L'importance de la victoire
"C'est toujours bien de gagner, à n'importe quel moment. On rencontre un adversaire qui a le même nombre de matches joués mais qui est derrière nous au classement. Une victoire nous permettrait de conforter notre place. On va partir avec ces intentions là, comme pour le premier match face à la Bosnie. Tous les matches sont important".
Sur la blessure et l'absence de Kylian Mbappé
"Je vais être clair. Kylian a ressenti quelque chose en fin de match, on a fait des examens où le terme rassurant a été utilisé mais dans le sens où il n'y a pas de rupture. Au-delà de ça, il avait une blessure qu'il a déjà eue avec son club en mai dernier. À partir du moment où il ne peut être disponible demain et mardi, je ne vois pas l'utilité de le garder avec nous".

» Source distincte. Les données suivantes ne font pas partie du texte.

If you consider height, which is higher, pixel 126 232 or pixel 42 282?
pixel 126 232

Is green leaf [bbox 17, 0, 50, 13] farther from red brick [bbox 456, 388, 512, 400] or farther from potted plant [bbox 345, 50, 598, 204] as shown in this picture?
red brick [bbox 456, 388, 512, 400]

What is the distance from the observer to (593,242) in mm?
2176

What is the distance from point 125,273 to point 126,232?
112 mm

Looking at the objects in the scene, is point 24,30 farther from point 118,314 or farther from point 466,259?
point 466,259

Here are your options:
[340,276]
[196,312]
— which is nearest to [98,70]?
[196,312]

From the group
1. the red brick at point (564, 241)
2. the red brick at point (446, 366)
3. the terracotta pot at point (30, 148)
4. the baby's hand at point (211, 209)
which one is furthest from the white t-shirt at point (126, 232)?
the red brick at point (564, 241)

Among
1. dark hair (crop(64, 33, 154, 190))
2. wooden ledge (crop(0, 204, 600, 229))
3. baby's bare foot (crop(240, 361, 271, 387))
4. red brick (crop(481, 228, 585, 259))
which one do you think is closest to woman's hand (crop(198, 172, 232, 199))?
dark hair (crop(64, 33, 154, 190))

La période actuelle compliquée des Bleus
"Quelle question ! Je ne me la pose même pas, je suis dans l'action. J'ai quand même une certaine expérience par rapport aux qualifications même si le résultat n'est pas celui espéré. Vous connaissez notre situation et aujourd'hui on est à la meilleure place possible. Je suis tranquille".
Les nouveaux dans la liste des Bleus
"J'ai toujours fait en sorte depuis que je suis sélectionneur de faire venir des jeunes ou des moins jeunes pour oxygéner le groupe. Je l'ai toujours fait et puis c'est lié à la situation des joueurs aussi. Quand il n'y avait pas de blessés, ça ne m'a pas empêché aussi de faire un brassage. C'est important d'avoir des joueurs qui côtoient de près le fonctionnement de l'équipe de France".

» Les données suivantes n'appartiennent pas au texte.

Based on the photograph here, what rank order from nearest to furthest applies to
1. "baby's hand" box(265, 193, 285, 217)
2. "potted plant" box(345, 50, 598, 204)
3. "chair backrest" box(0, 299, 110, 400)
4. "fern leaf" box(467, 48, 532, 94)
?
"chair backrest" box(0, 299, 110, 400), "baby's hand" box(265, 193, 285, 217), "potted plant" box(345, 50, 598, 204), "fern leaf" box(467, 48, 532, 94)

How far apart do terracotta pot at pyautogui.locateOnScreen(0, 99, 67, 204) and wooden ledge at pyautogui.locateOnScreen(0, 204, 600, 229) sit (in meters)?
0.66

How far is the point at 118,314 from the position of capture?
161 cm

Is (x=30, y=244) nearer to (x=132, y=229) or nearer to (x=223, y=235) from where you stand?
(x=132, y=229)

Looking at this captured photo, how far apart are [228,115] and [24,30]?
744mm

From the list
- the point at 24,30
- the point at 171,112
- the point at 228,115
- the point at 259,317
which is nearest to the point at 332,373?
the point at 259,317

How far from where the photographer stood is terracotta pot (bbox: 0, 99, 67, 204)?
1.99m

Le départ d'Andriy Shevchenko
"Je sais que l'Ukraine a changé de sélectionneur après l'Euro et forcément un nouvel entraîneur a ses propres idées même si sur leur dernier match, il y a beaucoup de similitudes. Qu'il y ait des changements, c'est possible, mais entre ce que j'ai vu à l'Euro et sur leur premier match depuis, il y a beaucoup de similitudes".
Les dernières rencontres en Ukraine
"La dernière fois qu'on est venu, ça n'était pas un bon souvenir (Ndlr, défaite 2-0 en barrage aller de la Coupe du Monde 2014, en 2013). En toute sincérité, notre objectif, c'est bien évidemment de gagner demain. On part avec l'idée de gagner mais je sais que mon homologue ukrainien a ça aussi en tête".
L'animation défensive des Bleus
"Je n'ai pas de doute là-dessus. Il y a des actions que l'on peut analyser différemment mais prendre des buts, ce n'est pas que la responsabilité des défenseurs. Il faut être capable de garder cette solidité quand on n'a pas le ballon. Des fois, ça tient à peu de choses. À l'aller face à l'Ukraine, ils ont eu une occasion et ils ont marqué. Bien défendre, c'est important au haut niveau mais ce n'est pas ça qui nous fait gagner les matches. C'est une question d'équilibre".
Adrien Rabiot et son manque de rythme
"Il est mieux même si ce n'était pas prévu qu'il joue ce match et ce n'est pour ça que je ne l'avais pas pris dans la première liste sinon il aurait été pris, bien évidemment. À partir du moment où il est là, il est capable de débuter le match et le finir".
Les Bleus menés lors des quatre dernières rencontres
"Dans l'absolu, il vaut mieux mener mais si on se fait rejoindre après, ça n'a pas grand intérêt. À partir du moment où l'on mène au score, c'est toujours mieux que courir derrière un résultat mais quand ça arrive, c'est aussi être capable de réagir pour inverser la tendance. Le fait que ce soit comme ça sur quatre matches consécutifs, savoir si ça une signification particulière... C'est factuel, en tout cas".